Ik slenterde door Boston in november. Die hele episode is nogal nevelig in mijn herinnering, maar wat ik nog helder voor me zie zijn de kale takken aan de bomen op de common, en de vieze sneeuw die tegen de randen van de straat ligt opgehoopt. Ik stap een bioscoop in, koop ergens een koffie. Het is alsof ik mijn eigen leven zie als een oude film waar ik geen onderdeel van ben.
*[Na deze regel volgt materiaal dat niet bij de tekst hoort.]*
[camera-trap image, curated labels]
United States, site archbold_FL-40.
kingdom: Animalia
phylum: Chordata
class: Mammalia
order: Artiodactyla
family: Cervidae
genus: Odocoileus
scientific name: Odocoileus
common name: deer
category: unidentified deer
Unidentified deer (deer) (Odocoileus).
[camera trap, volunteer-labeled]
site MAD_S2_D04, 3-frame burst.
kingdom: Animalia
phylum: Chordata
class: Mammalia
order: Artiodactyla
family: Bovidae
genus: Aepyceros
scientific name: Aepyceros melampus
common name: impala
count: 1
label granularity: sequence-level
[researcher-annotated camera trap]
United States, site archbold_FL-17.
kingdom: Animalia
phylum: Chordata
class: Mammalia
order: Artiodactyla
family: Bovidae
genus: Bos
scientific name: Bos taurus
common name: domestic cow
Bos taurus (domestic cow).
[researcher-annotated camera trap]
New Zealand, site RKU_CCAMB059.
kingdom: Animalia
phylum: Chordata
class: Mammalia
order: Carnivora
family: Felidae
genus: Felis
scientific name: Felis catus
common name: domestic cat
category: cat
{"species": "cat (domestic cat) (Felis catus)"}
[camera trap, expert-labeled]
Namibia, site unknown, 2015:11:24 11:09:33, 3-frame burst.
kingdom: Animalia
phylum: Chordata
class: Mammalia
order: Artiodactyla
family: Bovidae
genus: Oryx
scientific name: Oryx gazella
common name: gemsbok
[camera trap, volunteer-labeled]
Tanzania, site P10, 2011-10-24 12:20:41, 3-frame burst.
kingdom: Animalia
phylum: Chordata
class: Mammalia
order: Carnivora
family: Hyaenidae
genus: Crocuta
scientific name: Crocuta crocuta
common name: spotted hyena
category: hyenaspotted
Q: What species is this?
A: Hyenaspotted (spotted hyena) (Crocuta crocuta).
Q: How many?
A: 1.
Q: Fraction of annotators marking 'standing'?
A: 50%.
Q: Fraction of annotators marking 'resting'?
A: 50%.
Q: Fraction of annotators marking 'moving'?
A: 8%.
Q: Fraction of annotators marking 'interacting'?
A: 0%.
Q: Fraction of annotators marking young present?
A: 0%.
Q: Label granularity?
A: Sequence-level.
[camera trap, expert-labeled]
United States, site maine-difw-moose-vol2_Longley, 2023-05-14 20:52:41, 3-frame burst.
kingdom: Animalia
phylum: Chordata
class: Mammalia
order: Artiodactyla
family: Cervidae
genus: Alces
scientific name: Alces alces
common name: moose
Er zijn talloze beschrijvingen van depressie. Meestal staat daarin de eentonigheid voorop, het gevoel onthecht te zijn. Ik ken weinig goede beschrijvingen van hoe het is om uit een depressie op te krabbelen, om ervan te genezen. Ik hoor het haar nog zó zeggen: ‘Het is alsof de wereld weer kleur krijgt na heel lang zwart-wit te zijn geweest.’ En: ‘De tuin in mijn hoofd was eerst een grote puinhoop en is eindelijk weer opgeruimd.’
Psychische aandoeningen komen en gaan. Je merkt in de spreekkamer dat depressies hun glans een beetje zijn verloren. Mensen melden zich tegenwoordig eerder met een burn-out. Ze zijn soms nog liever bipolair dan depressief. Toch ontmoet ik veel mensen die aan de beschrijving voldoen. Iemand die depressief is eet niet meer goed: te veel of juist te weinig. En iemand slaapt niet meer goed: te veel of juist te weinig. Mensen zijn lusteloos en vaak nauwelijks meer aanspreekbaar. Een depressie is disbalans, maar niet op een spannende, aantrekkelijke manier: juist op een slome, lethargische manier. Je bent op een vervelende manier uit evenwicht.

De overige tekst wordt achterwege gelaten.